PROBLEM STATEMENT: Your output is one number, the count of lines in the listing below that hold the word "name".

DATA TO PROCESS:
*** Begin section ***

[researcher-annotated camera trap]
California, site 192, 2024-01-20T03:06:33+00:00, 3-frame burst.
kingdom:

*** End section ***
*** Begin section ***

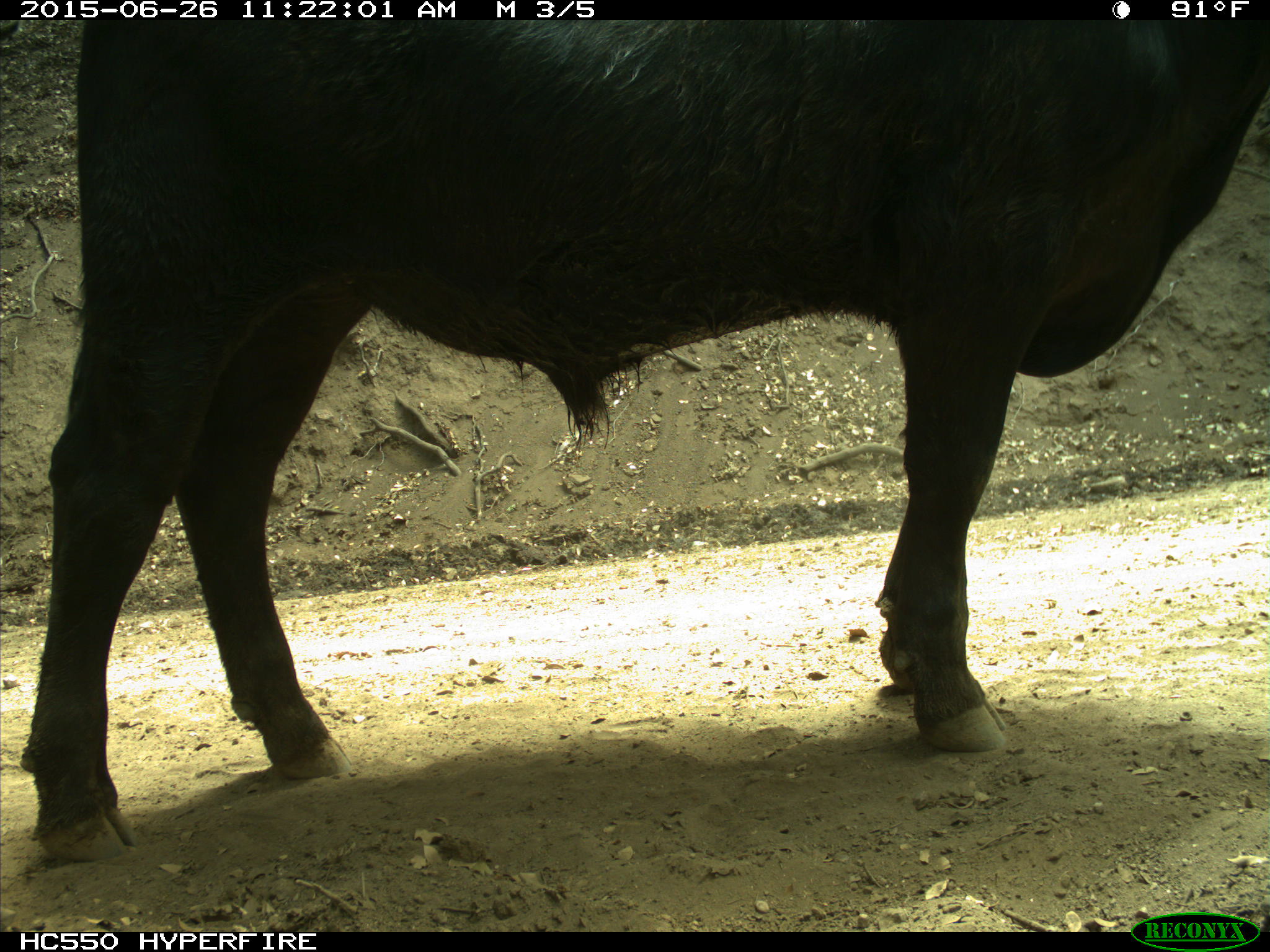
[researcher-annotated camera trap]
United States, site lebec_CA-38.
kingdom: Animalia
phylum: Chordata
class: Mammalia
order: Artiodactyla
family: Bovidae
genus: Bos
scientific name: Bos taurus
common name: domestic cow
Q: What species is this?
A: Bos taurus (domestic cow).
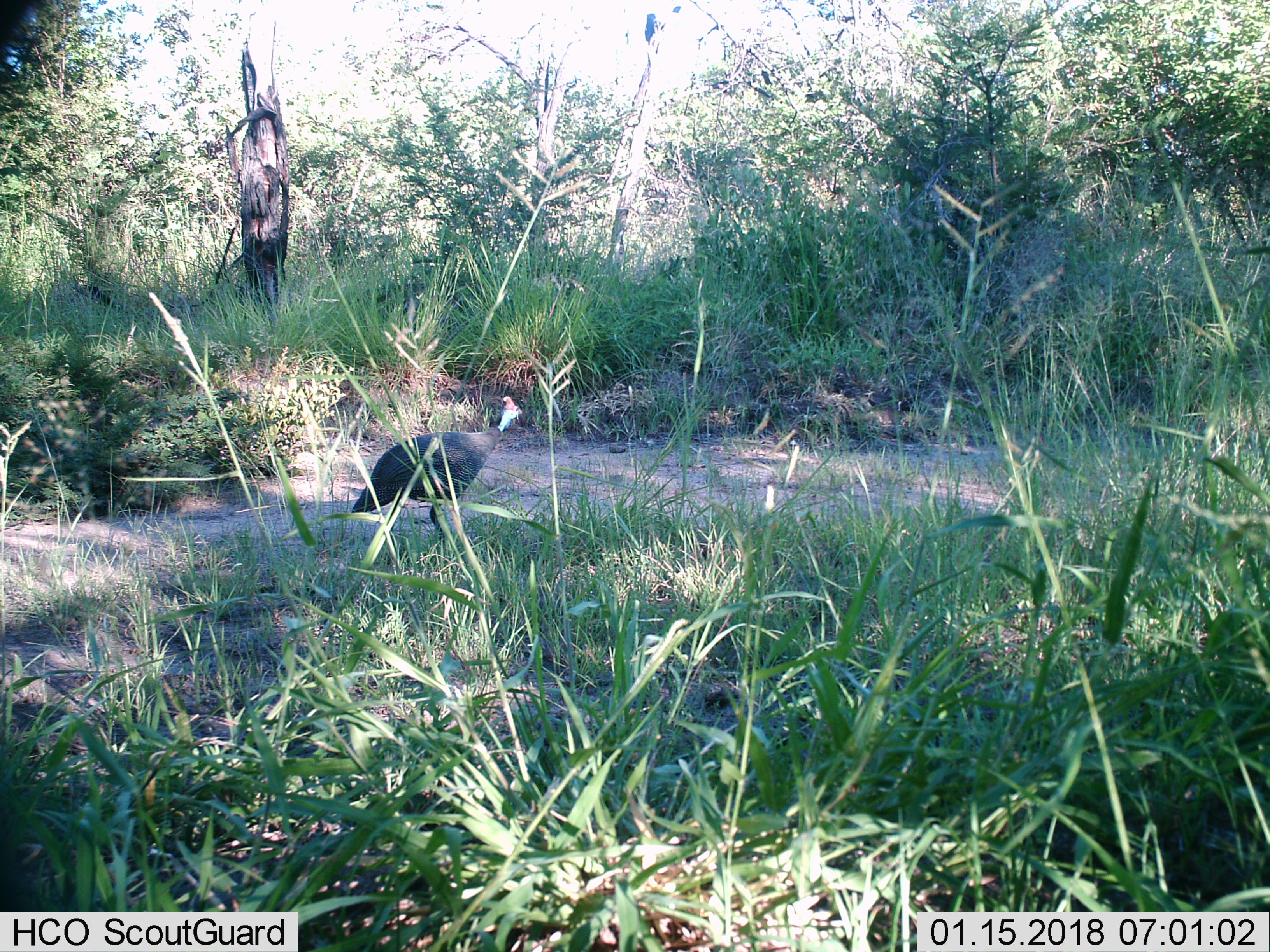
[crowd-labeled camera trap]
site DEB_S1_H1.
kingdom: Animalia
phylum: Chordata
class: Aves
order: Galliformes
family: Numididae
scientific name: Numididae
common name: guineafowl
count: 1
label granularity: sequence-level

*** End section ***

OUTPUT FOR THIS EXERCISE: 4